Yucca Incentives Bill Could Land By End of Summer
Meanwhile, House Deputy Republican Whip Adam Kinzinger (Ill.) sees the House moving on a Yucca Mountain bill by the end of the summer, he said this week at The Hill’s policy briefing titled America’s Nuclear Energy Future. House Republicans have said that they plan to introduce at some point this year a bill that would incentivize the state of Nevada to host the repository through economic benefits and infrastructure improvements. “Yeah, I think we move a Yucca Mountain bill this summer,” Kinzinger said. “As you all know, it’s certified for 70,000 tons. We’ve heard that it could actually hold twice that, safely. I think we are in a position to move that out of the House. Harry Reid still holds a lot of power in the Senate until the end of this term, but I think we are in position to hopefully get this done. As you all know, the ratepayers have paid for this. This is something they continue to pay for. It’s the right thing to do.”
Nevada, though, has maintained its opposition to the Yucca Mountain project, going so far as to say it would not enter into any negotiations on the “unsafe” project.

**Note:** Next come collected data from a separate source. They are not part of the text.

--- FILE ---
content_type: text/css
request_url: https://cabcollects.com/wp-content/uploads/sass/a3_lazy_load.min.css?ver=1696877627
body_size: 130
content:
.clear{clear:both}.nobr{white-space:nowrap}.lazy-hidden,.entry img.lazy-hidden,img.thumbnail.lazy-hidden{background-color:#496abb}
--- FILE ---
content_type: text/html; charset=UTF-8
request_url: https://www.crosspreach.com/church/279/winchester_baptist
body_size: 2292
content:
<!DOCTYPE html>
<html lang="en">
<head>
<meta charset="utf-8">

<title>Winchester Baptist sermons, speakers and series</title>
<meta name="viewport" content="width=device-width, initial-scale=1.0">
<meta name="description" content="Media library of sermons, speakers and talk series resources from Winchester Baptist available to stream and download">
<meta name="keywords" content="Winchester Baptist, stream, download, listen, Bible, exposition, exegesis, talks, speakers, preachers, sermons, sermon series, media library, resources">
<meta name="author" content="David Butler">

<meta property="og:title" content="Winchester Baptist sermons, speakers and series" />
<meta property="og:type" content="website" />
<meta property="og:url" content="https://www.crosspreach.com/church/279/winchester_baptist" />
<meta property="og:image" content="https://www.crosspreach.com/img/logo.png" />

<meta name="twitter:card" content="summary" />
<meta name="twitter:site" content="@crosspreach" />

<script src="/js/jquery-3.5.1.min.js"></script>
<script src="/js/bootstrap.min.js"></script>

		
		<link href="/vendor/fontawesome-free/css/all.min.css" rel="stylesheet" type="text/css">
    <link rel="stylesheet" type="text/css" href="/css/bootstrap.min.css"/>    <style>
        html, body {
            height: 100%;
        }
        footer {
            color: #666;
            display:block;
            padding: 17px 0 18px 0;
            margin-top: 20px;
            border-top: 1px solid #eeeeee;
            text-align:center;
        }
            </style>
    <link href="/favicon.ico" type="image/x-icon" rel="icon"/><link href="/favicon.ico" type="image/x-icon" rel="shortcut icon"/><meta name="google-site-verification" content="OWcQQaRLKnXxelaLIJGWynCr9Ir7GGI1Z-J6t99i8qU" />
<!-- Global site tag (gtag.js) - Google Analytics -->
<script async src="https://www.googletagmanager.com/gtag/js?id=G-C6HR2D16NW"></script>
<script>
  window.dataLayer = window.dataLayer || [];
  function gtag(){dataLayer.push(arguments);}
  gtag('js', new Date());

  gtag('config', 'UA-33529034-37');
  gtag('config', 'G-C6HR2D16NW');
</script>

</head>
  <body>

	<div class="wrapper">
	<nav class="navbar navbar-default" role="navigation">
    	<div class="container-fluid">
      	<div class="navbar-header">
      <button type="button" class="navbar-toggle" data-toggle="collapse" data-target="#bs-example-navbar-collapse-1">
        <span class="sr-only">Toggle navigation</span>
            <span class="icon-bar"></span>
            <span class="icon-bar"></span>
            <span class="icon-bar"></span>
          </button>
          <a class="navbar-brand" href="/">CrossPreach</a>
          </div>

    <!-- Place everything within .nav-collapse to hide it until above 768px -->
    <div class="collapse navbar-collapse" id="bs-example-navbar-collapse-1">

Nevada Gov. Brian Sandoval (R) said in a May 21 letter to House Environment and the Economy Subcommittee Chair John Shimkus (R-Ill.) that there is nothing to negotiate on Yucca Mountain, indicating that the state would not listen to any incentives talk. Shimkus recently called on that state to enter into a dialogue on potential economic benefits and infrastructure improvements that would incentivize the state into hosting the project. Sandoval reiterated the state’s position that the project is “unsafe” and politically corrupt. “You and other Members have recently expressed sentiments regarding a potential quid pro quo negotiation for economic benefits in exchange for construction of the project,” Sandoval wrote. “As I have previously stated, because Yucca Mountain is an unsafe place for a repository and one selected in 1987 for purely political reasons, there is nothing for Nevada to negotiate.” Shimkus did not return calls for comment in response this week.
Besides House Republicans’ efforts to incentivize Nevada, momentum towards nuclear waste policy reform has been growing in Congress since the year began. On the Senate side, Energy and Water Appropriations Subcommittee Chair Lamar Alexander (R-Tenn.) has voiced his support for Yucca Mountain, and has said that in conjunction with interim storage, funding for the project could make the Senate’s final appropriations legislation for next year. Alexander also introduced last month with bi-partisan support a bill that would overhaul the nation’s nuclear waste policy and allow the construction of a pilot interim storage facility, among other things. The Nuclear Regulatory Commission, meanwhile, earlier this year released the Safety Evaluation Report on Yucca Mountain, which found the repository design meets most regulatory safety requirements.